According to a report released by World Health Organization (WHO) in 2012, the maternal mortality worldwide has dropped by 47 percent since 1990. The most encouraging news is that the number of maternal deaths in Afghanistan has declined by 65 percent. It's without a doubt one of the most admirable achievements of the Ministry of Public Health and international humanitarian organizations operating in Afghanistan. You may wonder, how did this happen? Is this the real situation on ground? The intent of this article is not to defend the above stated findings of the WHO report, rather to shed light on those avant-garde interventions and indefatigable community based approaches that led to a significant reduction in maternal mortality in Afghanistan.
Adequate and qualified human resources for health (HRH) are widely recognized as a key element of sustainable and effective health care system. World Health Organization (WHO) recommends one skilled birth attendant for every 175 pregnant women. In contrast, Afghanistan had only 467 trained midwives in 2002. Badakhshan, the most remote and inaccessible province in Northeast Afghanistan, painted an even gloomier picture where 6,500 out of 100,000 women died as a result of pregnancy, child birth or post-delivery complications. The most unfortunate situation was that the entire province had less than ten trained midwives to provide emergency obstetric and new born care to women and newborns in Badakhshan.
2013-08-27-100_2276b.jpgIn order to support and complement Basic Package of Health Services (BPHS) and Essential Package of Hospital Services (EPHS) projects in Afghanistan, the Ministry of Public Health in collaboration with the U.S. Agency for International Development (USAID) and other donor agencies established community midwifery schools in almost all provinces of Afghanistan.
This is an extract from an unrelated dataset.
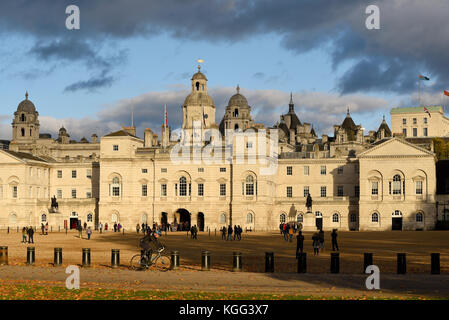 Horse Guards Parade late in the afternoon reddened by the low sun. London. Tourists. Cyclist. Parade ground. Iconic - Stock Photo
Badakhshan -a province with no road access, harsh and long winters, low level of literacy and above all high rates of maternal deaths, was the most challenging place in Afghanistan to implement this ingenious project. Aga Khan Development Network (AKDN) in partnership with Ministry of Public Health Afghanistan, Jhpiego and local community took up the challenge with gusto and kicked off the community midwifery education (CME) project in Faizabad in early 2005. It was a time when girls had no access to education, employment and health care in Afghanistan. At that time, finding eighth grade matriculated girls from remote districts in Badakhshan for Community Midwifery School was a hard nut to crack. A joint team from Department of Health and Aga Khan Development Network went door to door to convince parents that the battle against maternal and child mortality in Badakhshan cannot be won without their support and commitment. They need to allow their daughters to go to the midwifery school to become community midwives. The religious leaders also voiced support for the community midwifery education program which without a doubt, paved way for high value maternity care system in Badakhshan. Sairam Saadat was amongst the first batch of eighteen students who enrolled in the community midwifery school in 2005. In 2011, she shared with me the challenges that she overcame to become a midwife.
"In 2005 I was an eighth grade student at Najeebullah Shaheed High School in Faizabad. I still recall the day when some people from AKDN came to my house to persuade my mother to allow me to study at Faizabad Midwifery School. In the beginning, my mother was very reluctant and of course she should be. After all, I was her eldest daughter and after the death of my father, all responsibilities had devolved on her shoulder.
It had always been my dream to be a health professional and save the tens of thousands of women in Afghanistan who were dying during pregnancy or child birth. After struggling for many days, I finally convinced my mom and made my way to the community midwifery school. My relatives and other people in the area were distraught over my decision. Some of them stopped talking to me. When I left for midwifery school in the morning, everyone stared at me with an odd enigmatic smile. Some people thought I would become a traditional birth attendant whose job would be to clean up the filth after birth. Some were fearful that I might interact with male doctors and nurses in the hospital and bring shame to my family. Despite all these challenges, I never lost my motivation to work toward achieving my dream in life. I always stood by my commitment"
Today, Sairam's dream has turned into a reality and she has now become a source of inspiration to thousands of women across Badakhshan. Because of her commitment and hard work, she climbed to the position of Program Coordinator and started leading the community midwifery school in Badakhshan. Sairam and hundreds of other graduated midwives left no stone unturned in providing quality maternal care to pregnant women in far-off areas of Badakhshan. During my stay in Afghanistan, I was always inspired by their work. Despite of resonant tribal culture and strong religious beliefs in Afghanistan, they walked on foot for many days to provide outreach health care services to hundreds of thousands of women in extreme remote valleys of Badakhshan.
So far, 109 students from 28 districts have graduated from Faizabad Community Midwifery School and are now working in remote villages of Badakhshan. Due to their untiring efforts, devotion, insatiable interest and everlasting commitment to their nation, all maternal and child health indicators have now improved in Afghanistan.I can state with certainty that the community midwives played a pivotal role in the improvement of maternal health care in Afghanistan. No doubt, there are still many areas in Afghanistan particularly in the province of Badakhshan where women do not have access to midwives. The international community should continue to lend a helping hand to the people of Afghanistan and keep striving for a healthier tomorrow.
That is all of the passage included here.